Welcome to my blog. A new year, a new start: many renewed resolutions to write more often, more entertainingly, more regularly, more relevantly.
And then 12 people are shot in cold blood, most of them cartoonists at the French satirical magazine, Charlie Hebdo. Shot in the name of religion. Shot for offending the faith of others.
Were they right to print those cartoons? Possibly not, for they must have known that showing images of Mohammed would offend and anger muslims. I come from a Christian background with deeply held beliefs. I was taught in my schooldays (longer ago than I care to calculate!) that Islam does not show human or animal images, anything with a soul, and certainly no images of Mohammed. Personally, I would never intentionally (and the editors clearly intended to print these cartoons) do something to offend someone of another faith, or none. I might question, even interrogate, and I might challenge them, but I would never aim to offend.

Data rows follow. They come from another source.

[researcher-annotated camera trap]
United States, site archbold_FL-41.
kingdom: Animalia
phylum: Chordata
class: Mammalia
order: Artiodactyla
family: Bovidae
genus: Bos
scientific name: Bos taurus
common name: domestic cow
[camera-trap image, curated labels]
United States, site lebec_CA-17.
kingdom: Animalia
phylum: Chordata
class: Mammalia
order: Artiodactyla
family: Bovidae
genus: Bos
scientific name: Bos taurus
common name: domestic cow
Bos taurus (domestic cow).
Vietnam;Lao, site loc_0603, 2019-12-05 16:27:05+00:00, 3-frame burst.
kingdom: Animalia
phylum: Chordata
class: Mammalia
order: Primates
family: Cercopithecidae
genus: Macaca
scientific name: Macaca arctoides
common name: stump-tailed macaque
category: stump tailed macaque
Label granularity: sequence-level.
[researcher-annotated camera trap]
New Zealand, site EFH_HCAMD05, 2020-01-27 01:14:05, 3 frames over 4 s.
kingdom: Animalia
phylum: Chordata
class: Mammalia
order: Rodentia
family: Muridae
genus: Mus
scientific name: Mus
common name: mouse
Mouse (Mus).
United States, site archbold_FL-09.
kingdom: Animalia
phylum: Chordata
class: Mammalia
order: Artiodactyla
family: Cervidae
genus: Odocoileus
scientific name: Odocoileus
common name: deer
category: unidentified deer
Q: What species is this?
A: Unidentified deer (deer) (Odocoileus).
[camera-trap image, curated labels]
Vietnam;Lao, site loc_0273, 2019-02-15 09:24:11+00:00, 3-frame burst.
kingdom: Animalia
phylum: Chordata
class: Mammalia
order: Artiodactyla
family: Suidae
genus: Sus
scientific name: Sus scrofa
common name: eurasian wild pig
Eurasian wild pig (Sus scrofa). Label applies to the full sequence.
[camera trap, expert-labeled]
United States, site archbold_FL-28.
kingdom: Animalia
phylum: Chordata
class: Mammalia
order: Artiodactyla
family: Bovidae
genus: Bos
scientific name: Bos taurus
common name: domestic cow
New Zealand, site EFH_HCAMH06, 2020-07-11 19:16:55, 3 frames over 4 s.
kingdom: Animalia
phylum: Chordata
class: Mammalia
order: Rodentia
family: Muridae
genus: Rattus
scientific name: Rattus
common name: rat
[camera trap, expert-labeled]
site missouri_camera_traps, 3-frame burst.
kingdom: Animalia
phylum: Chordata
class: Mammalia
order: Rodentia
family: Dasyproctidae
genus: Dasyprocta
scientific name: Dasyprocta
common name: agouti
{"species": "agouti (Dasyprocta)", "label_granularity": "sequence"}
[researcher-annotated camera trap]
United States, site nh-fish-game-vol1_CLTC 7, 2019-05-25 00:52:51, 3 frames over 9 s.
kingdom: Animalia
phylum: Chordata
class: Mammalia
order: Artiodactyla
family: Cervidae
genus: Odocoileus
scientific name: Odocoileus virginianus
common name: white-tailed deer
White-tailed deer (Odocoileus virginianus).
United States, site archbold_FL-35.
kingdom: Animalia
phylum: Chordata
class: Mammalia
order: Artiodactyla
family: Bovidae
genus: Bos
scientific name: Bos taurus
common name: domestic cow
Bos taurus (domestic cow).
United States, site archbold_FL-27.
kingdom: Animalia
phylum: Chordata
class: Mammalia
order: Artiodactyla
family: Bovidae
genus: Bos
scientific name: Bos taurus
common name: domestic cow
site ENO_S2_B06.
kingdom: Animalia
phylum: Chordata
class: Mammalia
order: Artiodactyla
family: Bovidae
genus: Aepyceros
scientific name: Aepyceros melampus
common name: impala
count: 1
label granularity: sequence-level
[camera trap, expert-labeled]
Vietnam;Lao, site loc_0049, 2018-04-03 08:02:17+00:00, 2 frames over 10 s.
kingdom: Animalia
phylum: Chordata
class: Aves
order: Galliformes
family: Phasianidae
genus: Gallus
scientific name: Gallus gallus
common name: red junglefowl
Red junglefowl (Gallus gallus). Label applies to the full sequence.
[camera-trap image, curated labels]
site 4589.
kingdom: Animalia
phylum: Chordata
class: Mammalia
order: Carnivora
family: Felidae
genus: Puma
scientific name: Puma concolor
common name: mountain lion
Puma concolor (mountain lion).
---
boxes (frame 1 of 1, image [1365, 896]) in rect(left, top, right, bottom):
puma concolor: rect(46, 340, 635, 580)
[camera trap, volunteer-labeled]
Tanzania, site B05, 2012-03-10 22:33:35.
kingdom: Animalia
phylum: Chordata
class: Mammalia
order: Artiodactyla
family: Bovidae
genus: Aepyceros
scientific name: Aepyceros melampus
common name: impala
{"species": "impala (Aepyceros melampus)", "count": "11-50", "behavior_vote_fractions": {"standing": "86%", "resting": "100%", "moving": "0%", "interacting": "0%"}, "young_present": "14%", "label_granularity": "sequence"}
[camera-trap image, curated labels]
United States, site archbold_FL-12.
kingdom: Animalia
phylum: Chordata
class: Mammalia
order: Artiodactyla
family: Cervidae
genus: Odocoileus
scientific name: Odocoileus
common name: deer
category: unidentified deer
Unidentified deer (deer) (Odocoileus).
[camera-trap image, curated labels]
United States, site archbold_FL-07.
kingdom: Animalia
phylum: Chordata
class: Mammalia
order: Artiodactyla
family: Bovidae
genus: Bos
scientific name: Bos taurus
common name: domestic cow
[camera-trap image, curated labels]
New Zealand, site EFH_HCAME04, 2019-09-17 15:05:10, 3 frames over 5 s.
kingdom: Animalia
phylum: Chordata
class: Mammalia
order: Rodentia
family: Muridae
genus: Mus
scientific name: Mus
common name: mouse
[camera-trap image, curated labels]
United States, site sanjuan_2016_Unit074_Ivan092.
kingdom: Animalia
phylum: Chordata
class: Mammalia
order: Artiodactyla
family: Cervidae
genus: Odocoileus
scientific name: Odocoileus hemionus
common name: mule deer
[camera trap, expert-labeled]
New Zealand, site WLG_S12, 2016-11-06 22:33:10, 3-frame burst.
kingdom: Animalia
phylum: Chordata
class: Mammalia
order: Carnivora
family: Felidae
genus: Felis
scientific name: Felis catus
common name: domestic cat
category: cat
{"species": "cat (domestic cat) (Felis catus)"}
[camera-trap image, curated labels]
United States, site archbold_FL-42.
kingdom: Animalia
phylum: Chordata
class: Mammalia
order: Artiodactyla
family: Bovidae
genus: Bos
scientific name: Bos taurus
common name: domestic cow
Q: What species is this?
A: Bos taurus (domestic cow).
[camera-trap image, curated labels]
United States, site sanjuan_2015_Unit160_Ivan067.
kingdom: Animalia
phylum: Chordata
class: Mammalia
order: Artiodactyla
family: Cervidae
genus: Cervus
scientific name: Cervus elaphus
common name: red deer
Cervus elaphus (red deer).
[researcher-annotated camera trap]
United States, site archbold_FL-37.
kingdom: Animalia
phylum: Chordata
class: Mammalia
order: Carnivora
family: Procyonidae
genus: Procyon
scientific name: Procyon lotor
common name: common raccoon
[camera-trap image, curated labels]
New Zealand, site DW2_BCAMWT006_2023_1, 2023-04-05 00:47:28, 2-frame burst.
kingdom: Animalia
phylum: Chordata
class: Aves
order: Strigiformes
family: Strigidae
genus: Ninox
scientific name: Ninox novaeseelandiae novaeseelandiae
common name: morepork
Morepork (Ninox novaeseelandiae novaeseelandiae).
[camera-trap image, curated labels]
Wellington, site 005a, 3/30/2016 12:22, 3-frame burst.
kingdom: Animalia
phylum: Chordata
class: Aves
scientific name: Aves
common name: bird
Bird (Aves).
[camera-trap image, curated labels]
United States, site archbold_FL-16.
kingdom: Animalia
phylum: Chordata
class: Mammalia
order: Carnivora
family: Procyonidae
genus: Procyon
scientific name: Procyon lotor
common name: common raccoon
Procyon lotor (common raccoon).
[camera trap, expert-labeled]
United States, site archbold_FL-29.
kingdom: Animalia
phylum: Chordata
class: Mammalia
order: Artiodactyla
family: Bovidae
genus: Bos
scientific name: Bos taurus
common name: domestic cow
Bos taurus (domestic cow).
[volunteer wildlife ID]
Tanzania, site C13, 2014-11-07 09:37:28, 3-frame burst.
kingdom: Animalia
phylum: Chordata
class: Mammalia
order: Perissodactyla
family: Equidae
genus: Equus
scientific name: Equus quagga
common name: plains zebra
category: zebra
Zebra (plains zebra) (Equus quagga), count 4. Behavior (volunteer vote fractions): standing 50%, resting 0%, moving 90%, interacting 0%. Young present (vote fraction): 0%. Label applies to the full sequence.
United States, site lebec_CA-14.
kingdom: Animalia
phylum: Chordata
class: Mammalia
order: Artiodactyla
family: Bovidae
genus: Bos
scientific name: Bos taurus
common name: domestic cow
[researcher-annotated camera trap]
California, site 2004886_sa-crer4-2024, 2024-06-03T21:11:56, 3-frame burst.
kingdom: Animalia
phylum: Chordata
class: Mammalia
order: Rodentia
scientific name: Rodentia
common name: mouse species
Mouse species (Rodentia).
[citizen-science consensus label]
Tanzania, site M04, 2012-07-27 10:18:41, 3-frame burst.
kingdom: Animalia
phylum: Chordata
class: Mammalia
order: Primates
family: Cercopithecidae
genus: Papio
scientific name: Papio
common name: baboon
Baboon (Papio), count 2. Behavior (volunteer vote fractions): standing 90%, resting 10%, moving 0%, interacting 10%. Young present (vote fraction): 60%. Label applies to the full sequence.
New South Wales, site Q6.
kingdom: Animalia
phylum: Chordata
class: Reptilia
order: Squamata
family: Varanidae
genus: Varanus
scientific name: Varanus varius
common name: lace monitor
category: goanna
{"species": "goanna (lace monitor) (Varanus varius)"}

But being offensive is a consequence of the right to free speech. I don’t like it, but it happens. I know there are television programmes I don’t watch, films I don’t see, because I am confident I’ll be offended by their content or language. It is my choice. The ‘off’ button is too little used, for if no-one watched or bought or paid for such content it would not be created or broadcast.
Yet the truth is I would rather live in a world that offends than a world that stifles, or kills. Living in the UK I have a free press (it has its problems, and it will wield its ‘free speech’ mantra to include a lot of salacious reporting, but it is for the most part free to express what it wishes); many countries do not offer this, and their citizens are the worse for it. In Zambia, for example, it was known that the main newspapers were heavily biased to the ruling government’s propaganda. How does that help the people make a balanced judgement on their leaders and the world around them?
I was struck yesterday by a cartoon of a balaclavaed gunman with a smoking gun standing over a dead body, pencil and paper on the ground. The caption read: He drew first. He drew first – what a child would whine when accosted by a teacher for doing something wrong. He’s saying it’s not his fault, he has no responsibility for his actions, it was the other person’s fault for drawing a picture in the first place. It shows the childish, reactionary thinking of extremists and fanaticals. In truth, they haven’t grown up. They are stuck in their infantile thinking, which somehow equates retaliation with justice.
Turn the other cheek. Words are more powerful than guns.
Thank you for giving me the freedom to write what I choose, when I choose and how I choose in my blog posts, and I wish the same freedom to all others worldwide.